Instructions to follow =>
The answer must be every line of the records below that contains the word "Photo".

Exercise data =>

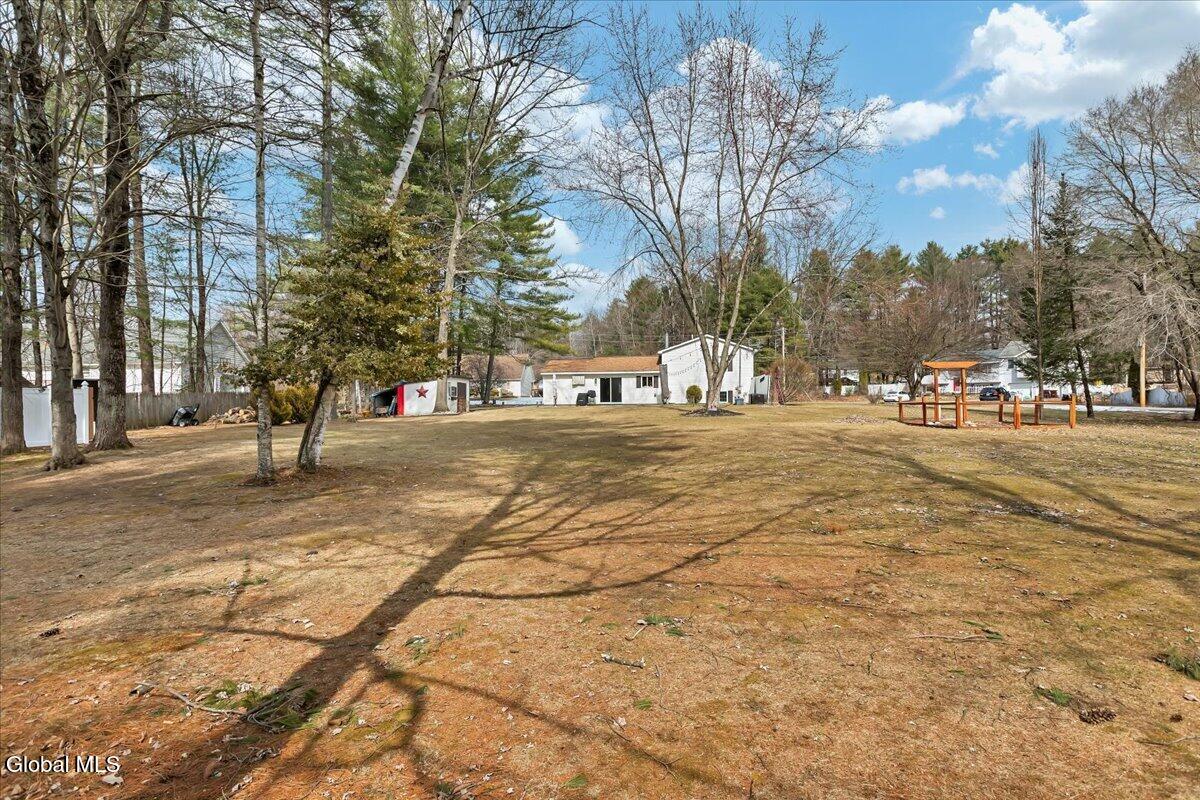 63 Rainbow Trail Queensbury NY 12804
---
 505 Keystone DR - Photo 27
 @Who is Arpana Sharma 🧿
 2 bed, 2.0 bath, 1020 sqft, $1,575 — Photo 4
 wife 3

Written answer =>
 505 Keystone DR - Photo 27
 2 bed, 2.0 bath, 1020 sqft, $1,575 — Photo 4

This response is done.